# Supported WiFi Chipsets for FreeBSD



## freq (Sep 7, 2019)

I've search around, but have not found the list of supported wifi chips. Please assist. Much appreciated.


----------



## bookwormep (Sep 7, 2019)

https://www.freebsd.org/releases/12.0R/hardware.html

Scroll down to section 3.4. (Assuming you are using FreeBSD-12.0-RELEASE).


----------



## freq (Sep 8, 2019)

bookwormep That section helped me boatloads - Thank You. I now have usb realtek working. One issue: the usb power times out after some random intervals. I am looking for a section in the manual to address that.


----------



## bookwormep (Sep 8, 2019)

That's great, glad it helped. I think you might start another thread, maybe: 'USB times out, random interval'
for Mobile Computing or Networking.

On a side note, I had a USB dongle that gave my laptop wireless network connection, a long time ago. The funny thing that made it work I discovered by accident was to unplug the USB, then re-plug-in to
make it work. (Possibly a binary switch that worked on only one of the plug-in modes.)


----------



## freq (Sep 8, 2019)

That is exactly what I have been doing to make it work. It just become tedious, as you well know  I will start that new thread! Thanks.


----------

◆ ◆ ◆ ◆ ◆ ◆ ◆

TASK OBJECTIVE:
Retype, word for word, the stretch of the FreeBSD WiFi thread from "## bookwormep (Sep 7, 2019)" through "to address that.".

GIVEN ENTRIES:
◆ ◆ ◆ ◆ ◆ ◆ ◆

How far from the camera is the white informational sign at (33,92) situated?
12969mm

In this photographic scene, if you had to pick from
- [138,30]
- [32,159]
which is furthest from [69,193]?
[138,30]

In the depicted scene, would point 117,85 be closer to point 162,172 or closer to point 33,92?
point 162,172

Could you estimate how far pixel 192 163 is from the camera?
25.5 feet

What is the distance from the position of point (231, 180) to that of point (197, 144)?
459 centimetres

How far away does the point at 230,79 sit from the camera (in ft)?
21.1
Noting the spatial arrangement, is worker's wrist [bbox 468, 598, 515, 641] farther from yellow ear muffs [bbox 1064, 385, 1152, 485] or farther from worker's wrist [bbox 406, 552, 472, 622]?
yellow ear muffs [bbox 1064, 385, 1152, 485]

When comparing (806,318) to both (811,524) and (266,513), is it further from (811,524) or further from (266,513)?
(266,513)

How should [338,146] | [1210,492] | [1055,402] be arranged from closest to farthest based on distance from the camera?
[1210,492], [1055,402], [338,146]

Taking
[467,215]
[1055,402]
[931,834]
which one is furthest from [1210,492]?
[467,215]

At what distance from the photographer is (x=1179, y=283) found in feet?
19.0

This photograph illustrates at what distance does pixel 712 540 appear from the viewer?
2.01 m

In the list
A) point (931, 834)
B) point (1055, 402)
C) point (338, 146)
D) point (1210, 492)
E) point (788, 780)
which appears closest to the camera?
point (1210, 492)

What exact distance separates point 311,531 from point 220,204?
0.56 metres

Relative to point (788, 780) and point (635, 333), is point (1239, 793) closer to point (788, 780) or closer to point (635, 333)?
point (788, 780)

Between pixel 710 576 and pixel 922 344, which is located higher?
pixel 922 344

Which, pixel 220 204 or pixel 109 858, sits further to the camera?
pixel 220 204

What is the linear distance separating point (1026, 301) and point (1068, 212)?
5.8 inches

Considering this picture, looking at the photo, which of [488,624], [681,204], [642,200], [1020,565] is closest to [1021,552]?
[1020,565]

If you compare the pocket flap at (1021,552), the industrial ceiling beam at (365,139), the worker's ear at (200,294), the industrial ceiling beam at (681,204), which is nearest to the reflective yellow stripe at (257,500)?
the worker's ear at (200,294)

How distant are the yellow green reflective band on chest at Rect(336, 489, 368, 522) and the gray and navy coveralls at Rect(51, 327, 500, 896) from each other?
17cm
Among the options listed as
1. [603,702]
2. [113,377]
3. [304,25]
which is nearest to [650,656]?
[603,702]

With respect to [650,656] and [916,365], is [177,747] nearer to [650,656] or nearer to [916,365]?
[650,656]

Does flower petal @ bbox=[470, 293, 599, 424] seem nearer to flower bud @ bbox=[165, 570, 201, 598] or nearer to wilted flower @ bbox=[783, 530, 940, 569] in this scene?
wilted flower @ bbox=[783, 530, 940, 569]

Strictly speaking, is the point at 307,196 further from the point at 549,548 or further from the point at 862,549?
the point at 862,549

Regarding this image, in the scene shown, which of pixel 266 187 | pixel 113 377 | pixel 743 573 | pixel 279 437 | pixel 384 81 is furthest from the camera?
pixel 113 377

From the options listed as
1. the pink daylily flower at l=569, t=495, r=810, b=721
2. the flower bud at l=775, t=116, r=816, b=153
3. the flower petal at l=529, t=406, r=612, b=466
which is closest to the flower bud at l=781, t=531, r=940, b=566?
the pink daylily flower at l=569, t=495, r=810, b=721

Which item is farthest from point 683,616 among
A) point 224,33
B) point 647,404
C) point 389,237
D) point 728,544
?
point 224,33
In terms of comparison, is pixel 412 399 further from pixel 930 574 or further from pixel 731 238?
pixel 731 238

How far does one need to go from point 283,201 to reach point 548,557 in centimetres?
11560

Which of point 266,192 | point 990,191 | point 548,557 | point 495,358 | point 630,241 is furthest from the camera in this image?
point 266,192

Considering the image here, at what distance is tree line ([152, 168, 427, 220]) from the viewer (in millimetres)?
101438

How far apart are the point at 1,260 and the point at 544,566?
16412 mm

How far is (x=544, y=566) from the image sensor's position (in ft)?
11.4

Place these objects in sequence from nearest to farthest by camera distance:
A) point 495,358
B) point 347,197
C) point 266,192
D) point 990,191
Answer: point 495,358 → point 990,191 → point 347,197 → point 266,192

◆ ◆ ◆ ◆ ◆ ◆ ◆

ANSWER TO THE PROBLEM:
## bookwormep (Sep 7, 2019)

https://www.freebsd.org/releases/12.0R/hardware.html

Scroll down to section 3.4. (Assuming you are using FreeBSD-12.0-RELEASE).


----------



## freq (Sep 8, 2019)

bookwormep That section helped me boatloads - Thank You. I now have usb realtek working. One issue: the usb power times out after some random intervals. I am looking for a section in the manual to address that.